----- PROVIDED TEXT -----

This invention is also particularly intended for use with bilge and tank cleaning systems, such as disclosed in U.S. Pat. No. 4,530,131, issued July 23, 1985, for an Automatic Vacuum Recyclable System for Chemical-Thermo Cleaning of Ship Tanks and Bilges, and is commonly assigned. The system in the patent sprays and recirculates hot solutions for cleaning, stripping, derusting, and passivating tanks and bilges. Typically 500 gallons of solution are sprayed within tanks at 50 gpm, at 100 psi, and at 180 degrees F. through a set of nozzles. The solutions can also be sprayed by a hand lance at 2000 psi, for example.
The only effective prior methods for removing thick epoxy coatings from steel tanks in ships have been by sandblasting or by the use of needleguns. Sandblasting is environmentally undesirable because of air pollution or heavy metal water pollution. Needleguns are very tedious and less effective. Hot alkaline solutions can be used in spray applications to remove alkyd coatings, but are not very effective in spray removal of epoxy type and similar chemically resistant coatings.
Previously available epoxy stripping agents have been generally intended for stripping items by immersion into a bath of the stripping agent. Such stripping agents may contain methylene chloride, phenols, formic acid, or other acidic or alkaline materials. These stripping agents and others that are used at elevated temperatures are frequently so volatile that they must be used with a mineral oil seal to reduce evaporation. Because of their volatility and because of the presence of toxic components, such stripping agents are not suitable for spraying in systems, such as aforementioned, nor can a mineral oil seal be used.

-----

▶ WORK INSTRUCTION A:
According to the passage on stripping ship tank coatings, what were the only effective earlier methods for removing thick epoxy coatings from steel tanks in ships?
▶ WORK INSTRUCTION B:
Pick up the passage on stripping ship tank coatings after its last sentence and continue it.

----- SUPPLIED INFORMATION -----

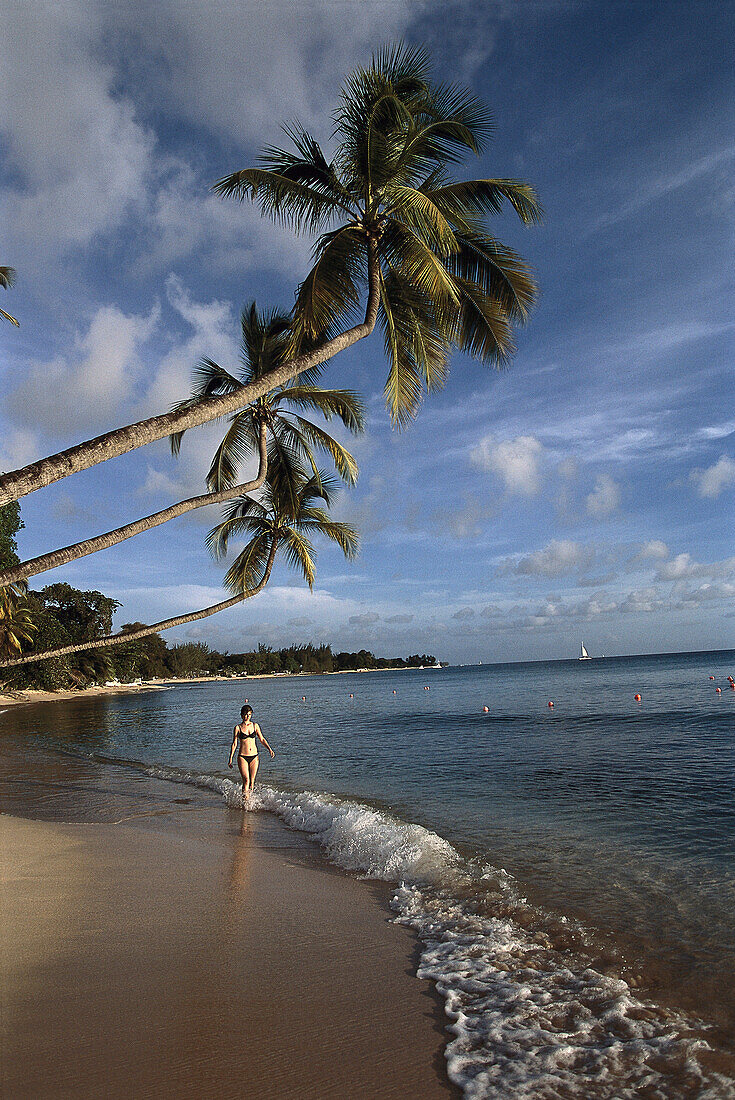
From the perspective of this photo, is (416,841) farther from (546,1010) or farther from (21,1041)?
(21,1041)

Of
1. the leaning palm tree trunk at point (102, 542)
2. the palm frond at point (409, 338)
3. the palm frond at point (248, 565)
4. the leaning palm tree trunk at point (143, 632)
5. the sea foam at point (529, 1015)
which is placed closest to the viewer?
the sea foam at point (529, 1015)

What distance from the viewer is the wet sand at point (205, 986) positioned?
Answer: 271 cm

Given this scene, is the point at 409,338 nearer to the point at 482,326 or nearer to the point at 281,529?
the point at 482,326

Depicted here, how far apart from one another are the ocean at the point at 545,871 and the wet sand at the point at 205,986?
1.26 ft

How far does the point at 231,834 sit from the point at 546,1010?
5.44 metres

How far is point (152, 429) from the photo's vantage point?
16.6 ft

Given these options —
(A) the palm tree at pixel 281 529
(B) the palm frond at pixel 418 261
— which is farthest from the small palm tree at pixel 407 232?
(A) the palm tree at pixel 281 529

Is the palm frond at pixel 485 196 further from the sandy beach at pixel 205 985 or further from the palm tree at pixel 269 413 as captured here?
the sandy beach at pixel 205 985

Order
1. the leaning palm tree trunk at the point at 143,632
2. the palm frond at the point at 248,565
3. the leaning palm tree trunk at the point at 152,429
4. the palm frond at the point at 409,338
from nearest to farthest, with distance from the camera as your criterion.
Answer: the leaning palm tree trunk at the point at 152,429 → the leaning palm tree trunk at the point at 143,632 → the palm frond at the point at 409,338 → the palm frond at the point at 248,565

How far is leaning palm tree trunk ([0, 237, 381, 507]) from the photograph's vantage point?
421 cm

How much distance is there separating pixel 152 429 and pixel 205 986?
399 cm

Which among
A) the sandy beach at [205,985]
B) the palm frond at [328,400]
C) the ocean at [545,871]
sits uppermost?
the palm frond at [328,400]

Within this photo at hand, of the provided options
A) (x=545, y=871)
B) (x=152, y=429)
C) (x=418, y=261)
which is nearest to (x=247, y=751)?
(x=545, y=871)

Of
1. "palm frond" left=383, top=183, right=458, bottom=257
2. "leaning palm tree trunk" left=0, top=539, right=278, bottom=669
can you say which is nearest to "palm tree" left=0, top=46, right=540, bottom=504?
"palm frond" left=383, top=183, right=458, bottom=257
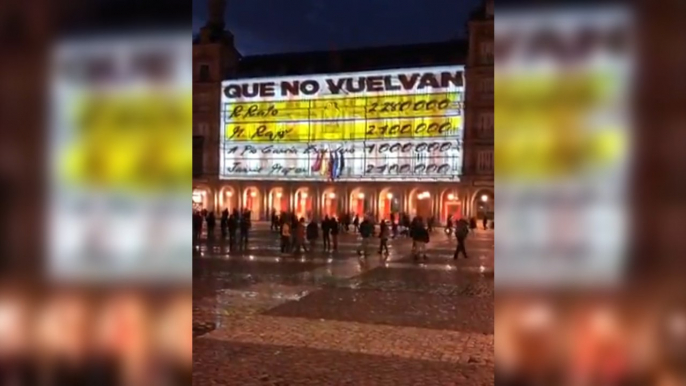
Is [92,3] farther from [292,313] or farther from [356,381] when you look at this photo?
[292,313]

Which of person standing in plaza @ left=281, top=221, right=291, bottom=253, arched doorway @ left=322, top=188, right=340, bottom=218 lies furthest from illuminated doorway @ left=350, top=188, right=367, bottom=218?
person standing in plaza @ left=281, top=221, right=291, bottom=253

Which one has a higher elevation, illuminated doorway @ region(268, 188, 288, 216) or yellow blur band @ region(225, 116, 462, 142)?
Result: yellow blur band @ region(225, 116, 462, 142)

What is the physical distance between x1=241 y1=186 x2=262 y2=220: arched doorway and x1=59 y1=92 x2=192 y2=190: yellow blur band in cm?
3235

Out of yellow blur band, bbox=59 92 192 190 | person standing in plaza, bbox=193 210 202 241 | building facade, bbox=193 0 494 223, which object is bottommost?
person standing in plaza, bbox=193 210 202 241

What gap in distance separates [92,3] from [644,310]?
2.47 m

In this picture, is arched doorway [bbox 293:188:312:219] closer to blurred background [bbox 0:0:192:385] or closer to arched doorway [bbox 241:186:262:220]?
arched doorway [bbox 241:186:262:220]

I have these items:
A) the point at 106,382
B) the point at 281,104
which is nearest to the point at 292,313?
the point at 106,382

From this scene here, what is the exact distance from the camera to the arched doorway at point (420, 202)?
109 ft

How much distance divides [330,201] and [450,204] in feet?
21.6

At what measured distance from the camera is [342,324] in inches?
265

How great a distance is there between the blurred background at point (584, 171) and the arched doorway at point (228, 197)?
3356cm

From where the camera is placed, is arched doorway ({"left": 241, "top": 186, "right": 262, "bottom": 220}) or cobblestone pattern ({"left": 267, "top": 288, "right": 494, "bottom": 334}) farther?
arched doorway ({"left": 241, "top": 186, "right": 262, "bottom": 220})

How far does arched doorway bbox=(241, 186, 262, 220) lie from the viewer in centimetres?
3491

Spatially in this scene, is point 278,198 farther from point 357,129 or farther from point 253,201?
point 357,129
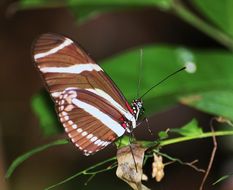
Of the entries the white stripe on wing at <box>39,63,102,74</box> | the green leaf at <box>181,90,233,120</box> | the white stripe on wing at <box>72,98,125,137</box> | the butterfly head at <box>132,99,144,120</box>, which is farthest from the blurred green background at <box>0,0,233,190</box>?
the white stripe on wing at <box>39,63,102,74</box>

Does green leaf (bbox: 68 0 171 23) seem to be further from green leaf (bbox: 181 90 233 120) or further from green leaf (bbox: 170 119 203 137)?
green leaf (bbox: 170 119 203 137)

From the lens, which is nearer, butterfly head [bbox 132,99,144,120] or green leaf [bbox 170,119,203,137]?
green leaf [bbox 170,119,203,137]

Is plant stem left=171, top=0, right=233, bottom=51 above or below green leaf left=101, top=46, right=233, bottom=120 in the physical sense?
above

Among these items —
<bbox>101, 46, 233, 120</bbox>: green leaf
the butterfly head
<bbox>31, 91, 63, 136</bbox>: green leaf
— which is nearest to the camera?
the butterfly head

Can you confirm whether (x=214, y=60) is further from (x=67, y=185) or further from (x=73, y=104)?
(x=67, y=185)

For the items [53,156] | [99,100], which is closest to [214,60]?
[99,100]

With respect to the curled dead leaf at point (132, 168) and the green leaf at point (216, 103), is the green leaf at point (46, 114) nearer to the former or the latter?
the green leaf at point (216, 103)

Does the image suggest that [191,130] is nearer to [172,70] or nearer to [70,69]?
[70,69]

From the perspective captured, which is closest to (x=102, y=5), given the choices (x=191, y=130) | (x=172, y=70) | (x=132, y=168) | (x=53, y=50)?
(x=172, y=70)

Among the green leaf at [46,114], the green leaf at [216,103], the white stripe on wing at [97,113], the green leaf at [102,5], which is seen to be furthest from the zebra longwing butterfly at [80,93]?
the green leaf at [102,5]
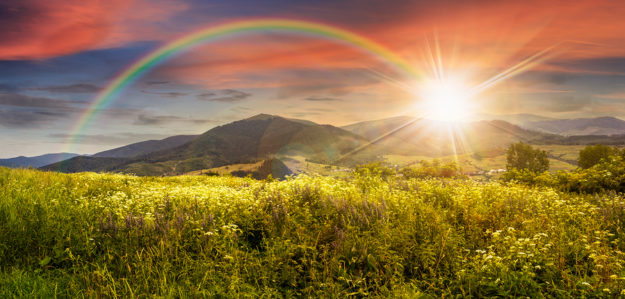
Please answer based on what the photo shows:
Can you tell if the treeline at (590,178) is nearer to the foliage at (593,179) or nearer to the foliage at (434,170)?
the foliage at (593,179)

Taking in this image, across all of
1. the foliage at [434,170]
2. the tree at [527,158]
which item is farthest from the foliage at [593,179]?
the tree at [527,158]

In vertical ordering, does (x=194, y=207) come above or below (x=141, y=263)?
above

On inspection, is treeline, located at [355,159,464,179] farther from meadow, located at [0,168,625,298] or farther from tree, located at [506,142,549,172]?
tree, located at [506,142,549,172]

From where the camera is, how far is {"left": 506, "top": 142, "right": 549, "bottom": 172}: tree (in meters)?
67.2

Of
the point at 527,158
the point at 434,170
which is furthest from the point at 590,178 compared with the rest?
the point at 527,158

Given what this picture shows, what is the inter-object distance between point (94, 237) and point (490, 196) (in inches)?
382

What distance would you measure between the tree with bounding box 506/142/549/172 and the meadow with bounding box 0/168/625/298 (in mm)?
72280

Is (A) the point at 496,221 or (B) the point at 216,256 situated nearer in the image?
(B) the point at 216,256

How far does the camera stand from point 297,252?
201 inches

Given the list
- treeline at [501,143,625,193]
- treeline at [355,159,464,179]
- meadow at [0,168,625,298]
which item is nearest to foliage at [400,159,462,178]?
treeline at [355,159,464,179]

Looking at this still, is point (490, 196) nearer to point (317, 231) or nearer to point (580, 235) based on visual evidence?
point (580, 235)

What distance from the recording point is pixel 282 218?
6.28 meters

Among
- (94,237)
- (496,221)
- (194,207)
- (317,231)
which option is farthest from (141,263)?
(496,221)

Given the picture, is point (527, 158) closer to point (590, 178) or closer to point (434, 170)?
point (434, 170)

-----

▶ EXERCISE OUTPUT A:
Sandblasting and needleguns.

▶ EXERCISE OUTPUT B:
There is a great need for epoxy stripping agents for use in spraying systems, such as in the bilge and tank cleaning system mentioned above, and therefore, the stripping agent must necessarily be of relatively low viscosity, non-foaming, and cannot be thick or paste-like as are many commercially available prior type stripping agents.
This invention provides a suitable stripping agent for use in spray type systems to remove thick (e.g., 10 mil) epoxy type and similar chemically resistant coatings. The stripping agent is composed of N-methylpyrrolidone and ethanolamine together with a suitable surface active agent. The preferred composition consists (by volume) of about 79% N-methylpyrrolidone, 20% ethanolamine, and 1% of a non-ionic surface active agent, such as Igepal C0630. Igepal C0630 is a non-ionic detergent (based on nonylphenol and 9 moles of ethylene oxide) and was chosen for its resistance to alkaline environments and for not producing foam during the spraying process. This type of surface active agent while operating to increase penetration and undercutting of the coatings to be removed, has a high resistance to degradation by the alkaline environment caused by ethanolamine in the stripping composition.
An important feature is to provide a non-foaming, low viscosity, stripping solution suitable for spraying application in tanks and bilges to remove epoxy and similar type chemically resistant coatings.
Another desirable feature is that this stripping agent is water-soluble and can be removed by water rinsing to allow further aqueous surface preparation of steel tank surfaces, such as derusting with citric acid and passivation with dilute triethanolamine solution. In addition, the stripping agent is generally recyclable.
The composition of the stripping agent of the present invention comprises N-methylpyrrolidone (produced by GAF Corporation under the tradename of M-Pyrol), together with ethanolamine (also called monoethanolamine) to provide alkalinity, and a non-ionic surface active agent(s).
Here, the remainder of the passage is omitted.